On 1 May 1889 a young boy, aged 8, might have been seen climbing the steps of the Choir School, in his own words, “feeling as though I were going to my execution”. His name was James Healey Willan and he was to play a major role in the development of music in Canada for more than 50 years. As a teacher and organist-choirmaster at St Mary Magdalene’s Toronto, he inspired generations of singers, musicians and composers. As a composer he created some 800 works, including operas and symphonies, as well as organ, piano, chamber, vocal and band music. Willan was born in Balham, London.

From a very early age his love of music, especially church music and liturgy, shone through. He was learning the piano at 5, and he later said, “I could read music before I could read words.” By the time he was 6, when the family was living in Beckenham, he would slip out of the back door of his house and go over to the church to hear the organist practising every day from noon to one o’clock. By 1889 the family had moved to Eastbourne.

On that day in May 1889 he was auditioned by Dr Sangster, who having established him as a second soprano, gave him that part of the final chorus of S S Wesley’s ‘The Wilderness’ to sight read! Willan passed easily and was admitted as a probationer. On Advent Sunday he was made a full chorister after 6 months instead of the usual 12-a school record. There were 30-40 boys in the school, receiving instruction in English, maths, history and classics as well as a daily choir rehearsal. Each day they would sing Evensong at 5 o’clock. Some of the boys, Willan among them, also studied harmony, counterpoint and organ with Sangster. Willan was regarded as an excellent scholar and his musical studies progressed rapidly; by 10 he had composed a March in A for piano, playing it in a school concert. At 11 he was proficient enough to play the organ at Evensong. Willan was then entrusted with some choir practices. Older boys resented being corrected by a younger boy and he was often set upon afterwards.

The Headmaster appointed Willan ‘choir monitor’ a personal representative of the Headmaster who must not be subject to any physical violence! He soon reached the top post, that of ‘Doctor’s boy.’ “I had to be at church well ahead of whenever Dr Sangster was to play, find his places, dust the keys and prepare everything for him so that all he had to do was sit down and doodle.” At Christmas 1893 Willan received the first English prize of a book of Thomas Hood’s poetry; his first five songs,1899, were to poems by Hood.

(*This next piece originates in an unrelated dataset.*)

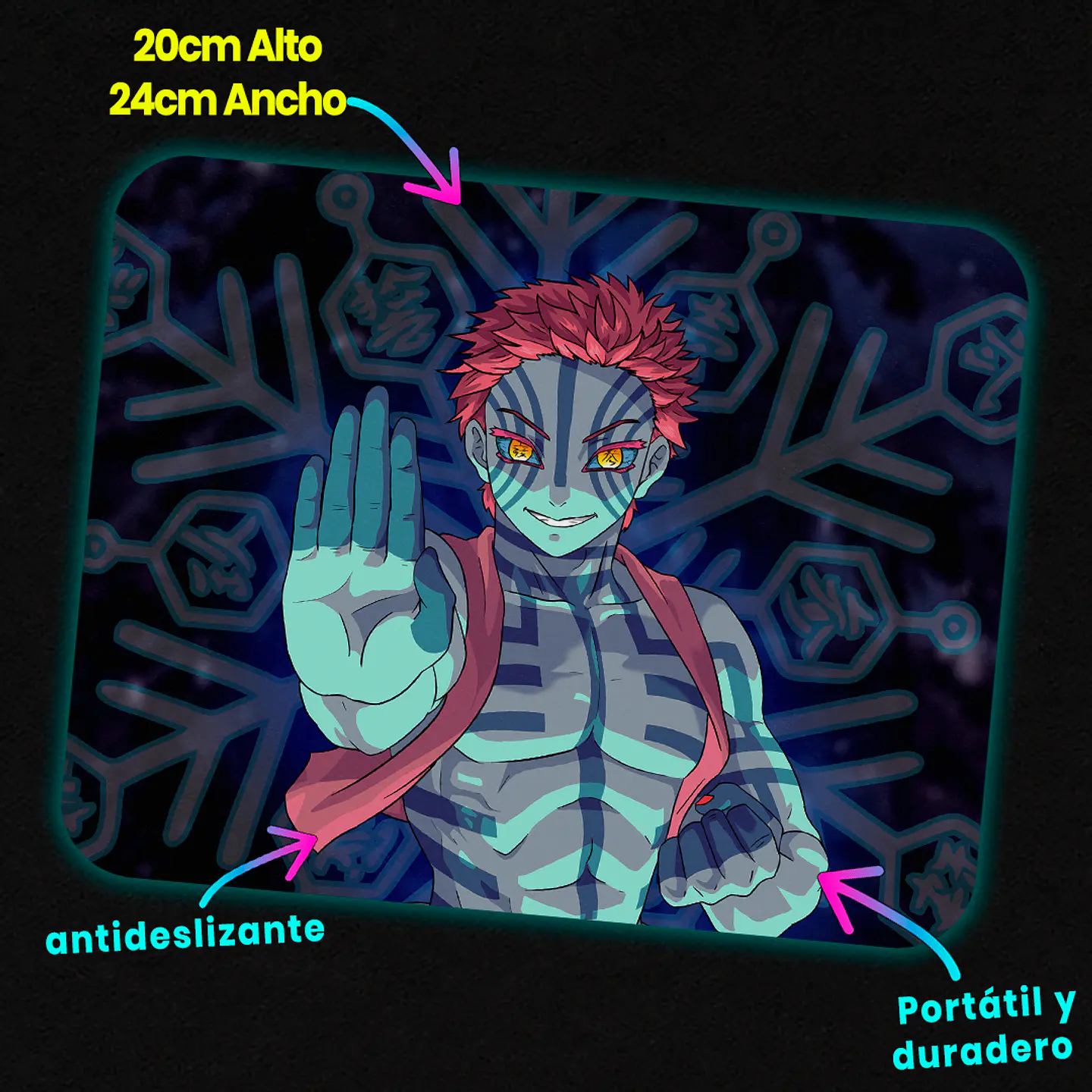 Mousepad 20x24 cm - Diseño Akaza Compass Needle 2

When he was 14 or 15 Willan’s voice broke but he was so useful to Sangster that he was kept on for another year. When he left Sangster said, “Well Willan, I’m sorry you’re going. I’ll miss you. You never had a great voice, but you never missed a lead”. Throughout his life Willan delighted in quoting this remark!

Willan firmly believed that he had received the finest training possible and that a choir school education was the best. Willan  admired  Sangster’s noble playing of Bach and received from him a solid grounding in service playing.

Willan speaks of his education at the Choir School, saying it was there he ‘learned his trade’ and developed his knowledge and appreciation of the C of E and its heritage. There is no doubt that it had a profound influence upon him and his work for the Church and church music for the rest of his life.